# BRIEF:
Using the article on Michelin's concept tires below, please explain in one to three sentences how the tall, narrow design's height and width each help the car.

# READING PASSAGE:
***

Michelin has been selling low-rolling-resistance tires since 1992 under the Energy Saver name, and it says these tires have saved nearly 49 millions gallons of fuel and prevented 500,000 tons of carbon-dioxide emissions, suggesting that even small gains in efficiency can add up big.

Until now, high-efficiency tires haven’t been visually distinct from their conventional cousins. But Michelin used this year’s Challenge Bibendum in Rio de Janeiro as an opportunity to showcase two new conceptual tire designs, both of which break the mold we’re used to.

One is dramatically smaller than anything we now see on modern cars. Michelin’s experimental 10-inch wheel is short and fat (think the original MINI Cooper), but Michelin says the stubby wheel offers the same handling as a 14-inch wheel. And although the small tire feels the same to drive (never mind the peculiar appearance), it is low-rolling-resistance and uses less material, and so can reduce the weight of a car by 85 pounds, while increasing the car’s load capacity by 15 percent.

Michelin is also rethinking the wheel in the opposite direction: a very tall and narrow design. Specifically engineered for electric and hybrid cars, Michelin’s other concept tire is notably tall and thin. Making the tire tall further reduces rolling resistance (less flexion as the wheel turns), while making it narrow makes the whole car more aerodynamic (between 1 and 3 percent of a car’s aerodynamic drag comes from the tires themselves).

Recognizing that the number of cars on the planet is expected to double by 2030 — with most of this growth in large cities — Michelin has laid out some ambitious goals to reduce its tires’ energy consumption, noise output and raw material content. Michelin also aims to cut the carbon-dioxide emissions of the cars that use its tires by roughly one gram per kilometer each year. At the moment, neither the short and fat nor the tall and thin prototype is ready to hit the market, but they offer a hint of where we might be headed.

***

Dataset records:
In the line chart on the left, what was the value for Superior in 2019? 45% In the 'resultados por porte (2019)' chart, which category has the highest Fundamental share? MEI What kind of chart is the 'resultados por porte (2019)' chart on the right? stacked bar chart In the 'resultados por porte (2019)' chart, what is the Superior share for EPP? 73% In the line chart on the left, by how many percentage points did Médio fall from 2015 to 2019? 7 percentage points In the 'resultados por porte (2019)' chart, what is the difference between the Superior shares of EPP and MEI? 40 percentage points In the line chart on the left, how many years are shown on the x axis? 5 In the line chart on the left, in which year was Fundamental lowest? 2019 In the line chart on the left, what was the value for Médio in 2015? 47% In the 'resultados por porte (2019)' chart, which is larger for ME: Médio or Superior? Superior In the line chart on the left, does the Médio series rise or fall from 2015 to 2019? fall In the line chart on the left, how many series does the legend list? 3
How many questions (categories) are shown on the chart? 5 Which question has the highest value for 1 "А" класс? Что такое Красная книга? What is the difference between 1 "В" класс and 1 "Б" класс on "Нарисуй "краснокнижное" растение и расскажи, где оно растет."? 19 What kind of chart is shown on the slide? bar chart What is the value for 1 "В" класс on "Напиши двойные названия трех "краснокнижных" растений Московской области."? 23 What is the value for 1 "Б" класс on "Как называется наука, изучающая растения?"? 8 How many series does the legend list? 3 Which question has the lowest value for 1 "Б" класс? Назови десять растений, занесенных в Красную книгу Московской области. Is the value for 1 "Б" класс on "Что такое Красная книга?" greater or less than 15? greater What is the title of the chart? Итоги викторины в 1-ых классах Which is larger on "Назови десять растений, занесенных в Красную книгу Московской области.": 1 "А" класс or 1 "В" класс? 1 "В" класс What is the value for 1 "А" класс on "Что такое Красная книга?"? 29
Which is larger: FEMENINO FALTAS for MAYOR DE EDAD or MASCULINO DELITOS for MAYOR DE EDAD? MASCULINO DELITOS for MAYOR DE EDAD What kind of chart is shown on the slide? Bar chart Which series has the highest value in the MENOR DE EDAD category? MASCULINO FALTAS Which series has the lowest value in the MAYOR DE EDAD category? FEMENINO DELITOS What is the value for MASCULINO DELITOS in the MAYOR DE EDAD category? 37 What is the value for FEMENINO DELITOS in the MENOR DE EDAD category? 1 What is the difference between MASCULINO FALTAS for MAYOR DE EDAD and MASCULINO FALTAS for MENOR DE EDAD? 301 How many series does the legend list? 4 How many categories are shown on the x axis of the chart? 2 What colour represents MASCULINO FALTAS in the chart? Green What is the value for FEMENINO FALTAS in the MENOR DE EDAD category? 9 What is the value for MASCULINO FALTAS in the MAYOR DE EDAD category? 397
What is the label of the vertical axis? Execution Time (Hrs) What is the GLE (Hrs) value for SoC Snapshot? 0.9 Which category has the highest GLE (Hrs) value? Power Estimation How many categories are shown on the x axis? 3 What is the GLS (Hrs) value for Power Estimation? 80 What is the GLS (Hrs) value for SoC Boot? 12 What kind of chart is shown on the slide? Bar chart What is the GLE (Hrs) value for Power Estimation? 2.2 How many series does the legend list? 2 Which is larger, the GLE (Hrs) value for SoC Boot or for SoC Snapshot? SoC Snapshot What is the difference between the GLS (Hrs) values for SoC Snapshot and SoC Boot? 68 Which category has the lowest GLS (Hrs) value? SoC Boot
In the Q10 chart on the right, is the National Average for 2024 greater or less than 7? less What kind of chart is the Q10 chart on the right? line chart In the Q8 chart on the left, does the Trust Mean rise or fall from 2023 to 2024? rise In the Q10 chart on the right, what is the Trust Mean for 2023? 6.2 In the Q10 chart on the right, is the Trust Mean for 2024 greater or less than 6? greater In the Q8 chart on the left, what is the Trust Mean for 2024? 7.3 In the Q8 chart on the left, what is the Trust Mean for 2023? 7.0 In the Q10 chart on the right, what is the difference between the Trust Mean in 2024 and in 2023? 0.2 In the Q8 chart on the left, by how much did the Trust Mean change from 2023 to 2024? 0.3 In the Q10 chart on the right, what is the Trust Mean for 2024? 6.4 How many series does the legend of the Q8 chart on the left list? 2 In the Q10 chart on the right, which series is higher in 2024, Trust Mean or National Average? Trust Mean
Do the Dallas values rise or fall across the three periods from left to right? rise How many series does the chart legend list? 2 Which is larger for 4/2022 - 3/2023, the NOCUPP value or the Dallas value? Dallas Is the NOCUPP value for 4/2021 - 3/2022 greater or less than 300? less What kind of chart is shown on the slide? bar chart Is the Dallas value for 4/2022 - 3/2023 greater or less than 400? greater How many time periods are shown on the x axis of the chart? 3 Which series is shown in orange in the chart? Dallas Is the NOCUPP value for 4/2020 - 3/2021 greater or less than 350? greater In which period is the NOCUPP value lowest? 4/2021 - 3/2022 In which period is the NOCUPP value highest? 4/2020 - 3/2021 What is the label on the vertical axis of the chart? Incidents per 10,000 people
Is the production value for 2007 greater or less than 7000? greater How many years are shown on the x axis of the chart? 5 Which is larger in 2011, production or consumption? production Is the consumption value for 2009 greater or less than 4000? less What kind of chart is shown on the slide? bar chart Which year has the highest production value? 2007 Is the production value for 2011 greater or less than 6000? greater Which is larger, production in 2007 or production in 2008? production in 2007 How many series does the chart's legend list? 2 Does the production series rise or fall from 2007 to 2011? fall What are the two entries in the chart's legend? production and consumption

***

# TASK SOLUTION:
The tall shape further reduces rolling resistance because there is less flexion as the wheel turns. The narrow width makes the whole car more aerodynamic, since the tires themselves account for between 1 and 3 percent of a car's aerodynamic drag.